That was precisely how the books had entered the boxes. If nothing else, the chronology was intact, the sequence had been preserved by default. I considered this to be an ideal arrangement. Each time I opened a box, I was able to enter another segment of my uncle’s life, a fixed period of days or weeks or months, and it consoled me to feel that I was occupying the same mental space that Victor had once occupied—reading the same words, living in the same stories, perhaps thinking the same thoughts. It was almost like following the route of an explorer from long ago, duplicating his steps as he thrashed out into virgin territory, moving westward with the sun, pursuing the light until it was finally extinguished. Because the boxes were not numbered or labeled, I had no way of knowing in advance which period I was about to enter. The journey was therefore made up of discrete, discontinuous jaunts. Boston to Lenox, for example. Minneapolis to Sioux Falls. Kenosha to Salt Lake City. It didn’t matter to me that I was forced to jump around the map. By the end, all the blanks would be filled in, all the distances would be covered.

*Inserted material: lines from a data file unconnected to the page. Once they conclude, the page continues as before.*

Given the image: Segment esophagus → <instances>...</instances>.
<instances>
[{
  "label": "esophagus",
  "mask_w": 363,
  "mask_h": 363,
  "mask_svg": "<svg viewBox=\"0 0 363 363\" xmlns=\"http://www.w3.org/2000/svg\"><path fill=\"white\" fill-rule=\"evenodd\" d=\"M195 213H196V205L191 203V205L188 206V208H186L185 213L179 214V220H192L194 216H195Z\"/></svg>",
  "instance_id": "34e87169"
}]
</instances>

I had read many of the books before, and still others had been read out loud to me by Victor himself: Robinson Crusoe, Doctor Jekyll and Mr. Hyde, The Invisible Man. I did not let that stand in my way, however. I plowed through everything with equal passion, devouring old works as hungrily as new. Piles of finished books rose in the corners of my room, and whenever one of these towers seemed in danger of falling, I would load up two shopping bags with the threatened volumes and take them along with me on my next visit to Columbia. Directly across from the campus on Broadway was Chandler’s Bookstore, a cramped and dusty rathole that did a brisk trade in used books. Between the summer of 1967 and the summer of 1969 I made dozens of appearances there, and littleby little I divested myself of my inheritance. That was the one action I allowed myself—making use of what I already owned. I found it wrenching to part with Uncle Victor’s former possessions, but at the same time I knew that he would not have held it against me. I had somehow discharged my debt to him by reading the books, and now that I was so short of money, it seemed only logical that I should take the next step and convert the books into cash.
The problem was that I couldn’t earn enough. Chandler drove hard bargains, and his understanding of books was so different from mine that I barely knew what to say to him. For me, books were not the containers of words so much as the words themselves, and the value of a given book was determined by its spiritual quality rather than its physical condition. A dog-eared Homer was worth more than a spanking Virgil, for example; three volumes of Descartes were worth less than one by Pascal. Those were essential distinctions for me, but for Chandler they did not exist. A book was no more than an object to him, a thing that belonged to the world of things, and as such it was not radically different from a shoebox, a toilet plunger, or a coffeepot. Each time I brought in another portion of Uncle Victor’s library, the old man would go into his routine. Fingering the books with contempt, perusing the spines, hunting for marks and blemishes, he never failed to give the impression of someone handling a pile of filth. That was how the game worked. By degrading the goods, Chandler could offer rock-bottom prices. After thirty years of practice, he had the pose down pat, a repertoire of mutterings and asides, of wincings, tongue-clicks, and sad shakes of the head. The act was designed to make me feel the worthlessness of my own judgment, to shame me into recognizing the audacity of having presented these books to him in the first place. Are you telling me you want money for these things? Do you expect money from the garbage man when he carts away your trash?